There was war between Aretas, who reigned at Petra, the desert metropolis of Stony Arabia, and Herod Antipas, his son-in-law, the Tetrarch of Galilee. A misunderstanding concerning the boundaries of the two principalities had been aggravated into a quarrel by Herod’s unfaithfulness to the daughter of the Arabian king, and his shameful attachment to "his brother Philip’s wife." It is evident that the relations of the neighboring powers must have been for some years in a very unsettled condition along the frontiers of Arabia, Judea, and Syria. The falling of a rich border town like Damascus from the hands of the Romans into those of Aretas would be a natural occurrence of the war.

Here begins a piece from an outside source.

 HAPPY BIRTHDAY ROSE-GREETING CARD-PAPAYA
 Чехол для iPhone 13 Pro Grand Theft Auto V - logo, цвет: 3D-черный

No journey was ever taken, on which so much interest is concentrated, as this of Apostle Paul from Jerusalem to Damascus. It is difficult to guess what was the appearance of Saul’s company on that memorable occasion. We neither know how he traveled, nor who his associates were, nor where he rested on his way, nor what road he followed from the Judean to the Syrian capital of Damascus.

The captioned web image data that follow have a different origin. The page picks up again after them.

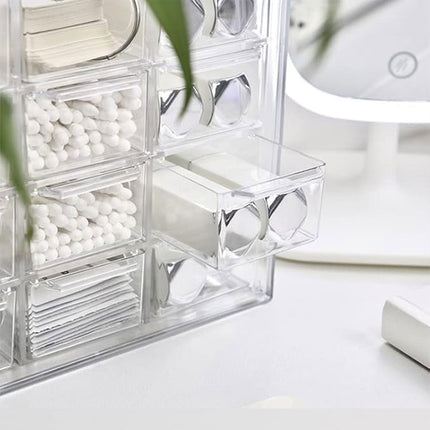 Storage Organizer Box Mini Plastic Desktop Drawers Desk Craft Cabinet For Office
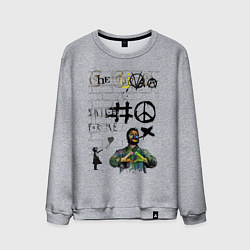Свитшот хлопковый мужской Che Guevara граффити, цвет: меланж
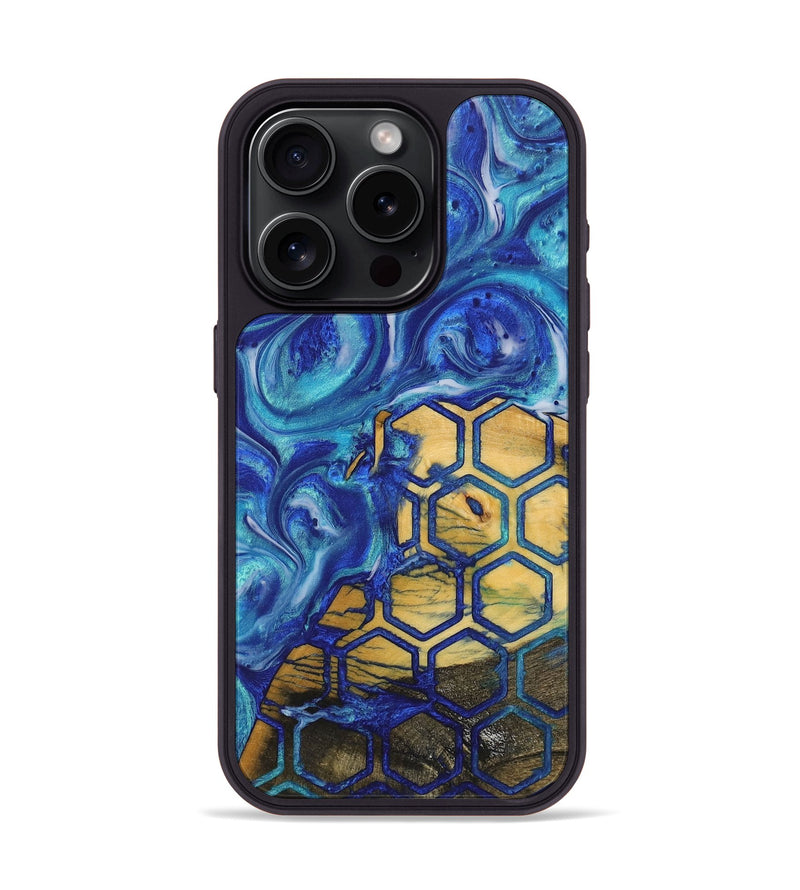 iPhone 15 Pro Wood+Resin Phone Case - Harmony (Pattern, 705850)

Paul's journey to Damascus must have brought him somewhere into the vicinity of the Sea of Tiberias. But where he approached the nearest to the shores of this sacred lake, whether he crossed the Jordan where, in its lower course, it flows southwards to the Dead Sea, or where its upper windings enrich the valley at the base of Mount Hermon, we do not know. And there is one thought which makes us glad that it should be so. It is remarkable that Galilee, where Jesus worked so many of His miracles, is the scene of none of those transactions which are related in the Acts. The blue waters of Tiberias, with their fishing boats and towns on the brink of the shore, are consecrated to the Gospels. A greater than Paul was here.
When we come to the journeys of the Apostles, the scenery is no longer limited and Jewish, but universal and widely extended, like the Gospel which they preached. The Sea, which will be so often spread before us in the life of Apostle Paul, is not the little Lake of Genesareth, but the great Mediterranean, which washed the shores and carried the ships of the historical nations of antiquity.
Two principal roads can be mentioned, one of which probably conducted the travelers from Jerusalem to Damascus. The track of the caravans, in ancient and modern times, which undertook the journey from Egypt to the Syrian capital, has always led through Gaza and Ramleh. They then turn eastwards about the borders of Galilee and Samaria, and descend near Mount Tabor towards the Sea of Tiberias. The road then crosses the Jordan a little to the north of the Lake by Jacob’s Bridge, then proceeds through the desert country which stretches to the base of Antilibanus. A similar track from Jerusalem falls into this Egyptian road in the neighborhood of Djenin, at the entrance of Galilee. Paul and his company may have traveled by this route.
At this period, that great work of Roman road making, which was actively going on in all parts of the empire, must have extended, in some degree, to Syria, Judea and even to Damascus. If the Roman roads were already constructed here, there is little doubt that they followed the direction indicated by the later itineraries. This direction is from Jerusalem to Neapolis (the ancient Shechem), and thence over the Jordan to the south of the Lake, near Scythopolis, where the soldiers of Pompey crossed the river, and where the Galilean pilgrims used to cross it, at the time of the festivals, to avoid Samaria. From Scythopolis it led to Gadara, a Roman city, the ruins of which are still remaining, and the proceeded a bit farther before the journey ended in Damascus.